DataSheet1_Kinetics and Reaction Mechanism of Biothiols Involved in SNAr Reactions: An Experimental Study.PDF

Few kinetic parameters, or reaction rates, are known up to date in detail about 1-chloro and 1-fluoro-2,4-dinitrobenzene (ClDNB and FDNB, respectively) with a series of biothiols in aqueous media. These biological nucleophiles with thiol groups have been widely used as a reference in nucleophile reactivity assays due to their prevalence and cellular abundance. The main aim of this study was to elucidate the reaction mechanism based on Brönsted-type plots and reactivity patterns of the electrophile/nucleophile pairs. A complete kinetic study was performed in terms of the comparison of Brönsted-type slope parameters (βnuc) for the reactions and was used for assigning the mechanism and the rate-determining step associated with the reaction route. A mass spectrometry analysis demonstrated that the nucleophilic center of the biothiols is the -SH group and there is only one kinetic product. The kinetic study suggests that the reaction mechanism might be the borderline between concerted and stepwise pathways. An amine–enol equilibrium for the most reactive nucleophiles appears to be the main determining factor controlling the nucleophilic attack in the nucleophilic aromatic substitution reactions investigated, highlighting the anionic form for these nucleophiles. This amine–enol equilibrium involves a hydrogen bond which stabilizes the intermediate species in the reaction pathway. Thus, intramolecular bonds are formed and enhance the nucleophilic strength through the contribution of the solvent surrounding the electrophile/nucleophile pairs. Finally, we highlight the importance of the formation of electrophile/nucleophile adducts that could modify structures and/or functions of biological systems with potential toxic effects. Therefore, it is essential to know all these kinetic and reactivity patterns and their incidence on other studies.
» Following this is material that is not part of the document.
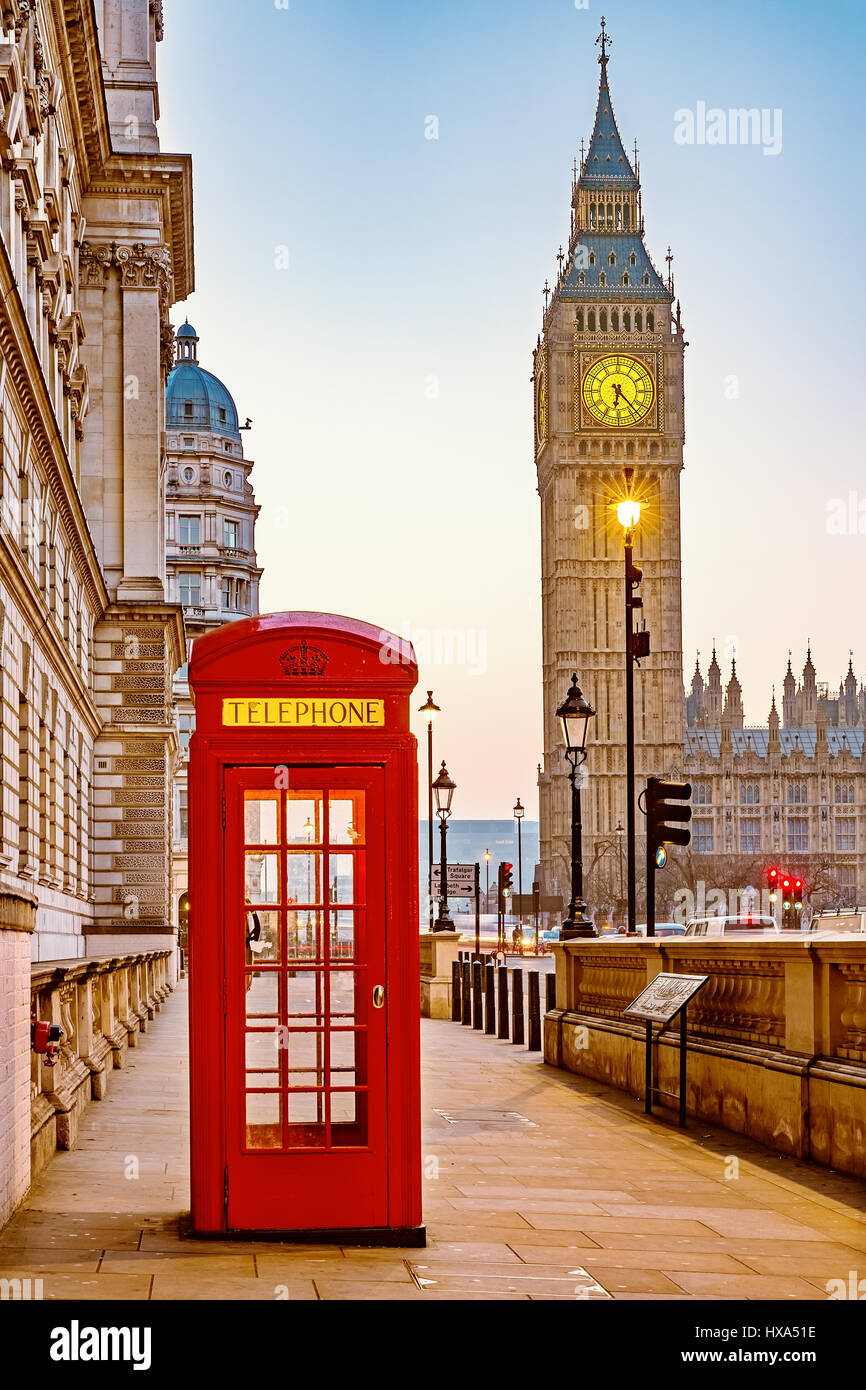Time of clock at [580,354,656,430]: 6:23
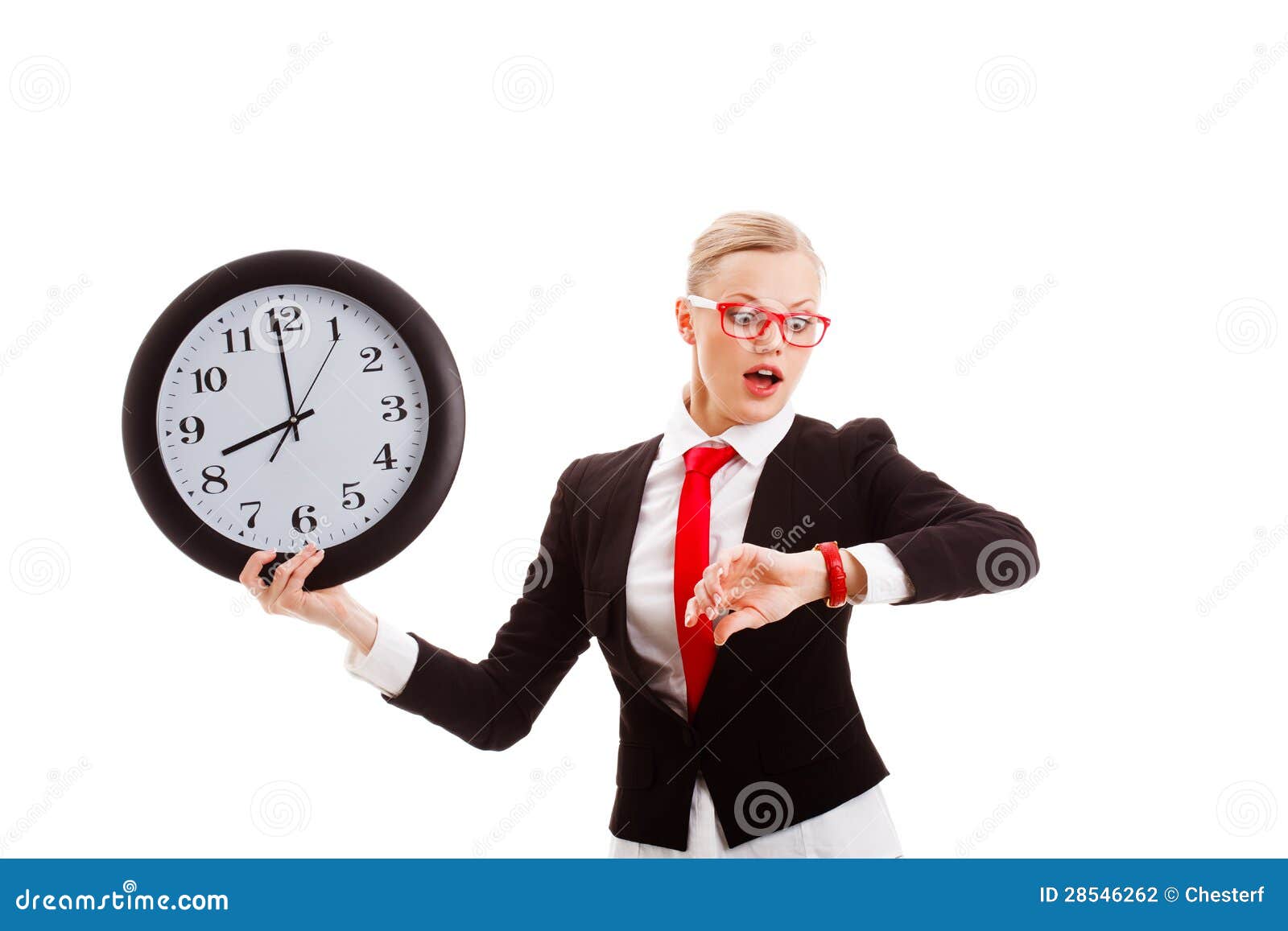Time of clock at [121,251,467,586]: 7:59
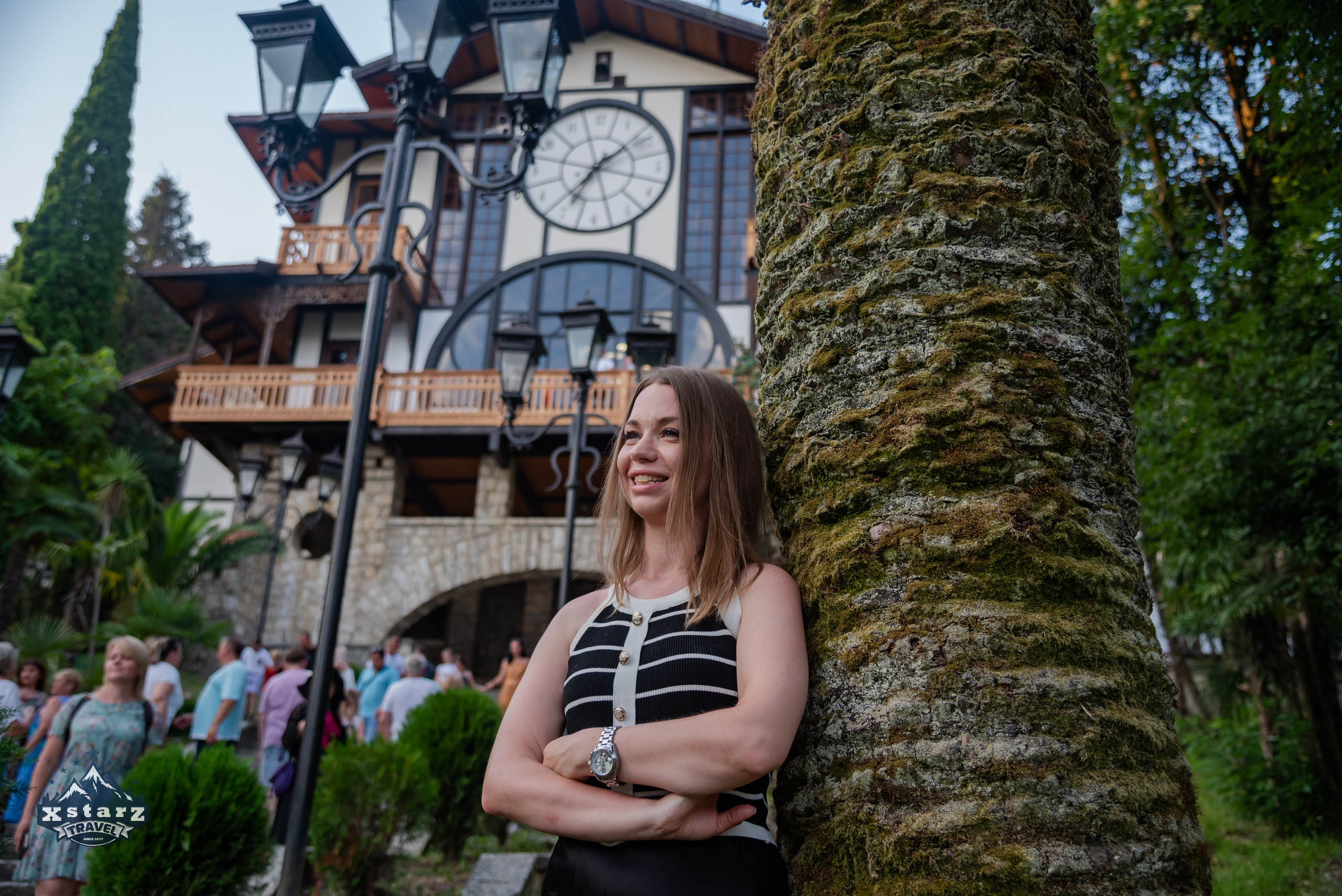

截至目前，针对水介质中1-氯-2,4-二硝基苯（1-chloro-2,4-dinitrobenzene, ClDNB）与1-氟-2,4-二硝基苯（1-fluoro-2,4-dinitrobenzene, FDNB）分别与一系列生物硫醇的反应，其详细动力学参数（或反应速率）相关数据仍较为匮乏。这类带有巯基的生物亲核试剂因分布广泛且在细胞内含量丰富，被广泛用作亲核试剂活性测定的参照体系。本研究的核心目标是基于亲电试剂/亲核试剂对的布朗斯特型（Brönsted-type）作图与活性模式，阐明该反应的反应机制。本研究通过对比各反应的布朗斯特型斜率参数（βnuc）开展了完整的动力学研究，以此确定反应路径对应的反应机制与决速步。质谱分析结果表明，生物硫醇的亲核活性中心为巯基（-SH），且该反应仅生成一种动力学产物。动力学研究结果显示，该反应的机制可能处于协同路径与分步路径的临界状态。对于活性最强的亲核试剂而言，其胺-烯醇平衡似乎是调控所研究的亲核芳香取代反应中亲核进攻的核心决定因素，这凸显了这类亲核试剂的阴离子形态。该胺-烯醇平衡过程会形成氢键，稳定反应路径中的中间体物种。由此形成的分子内键可通过亲电试剂/亲核试剂对周围溶剂的作用，增强亲核试剂的亲核能力。最后，本研究强调了亲电试剂/亲核试剂加合物形成的重要性：这类加合物可能改变生物系统的结构与/或功能，并带来潜在毒性效应。因此，全面掌握这类动力学与活性模式及其对其他研究的影响，具有重要意义。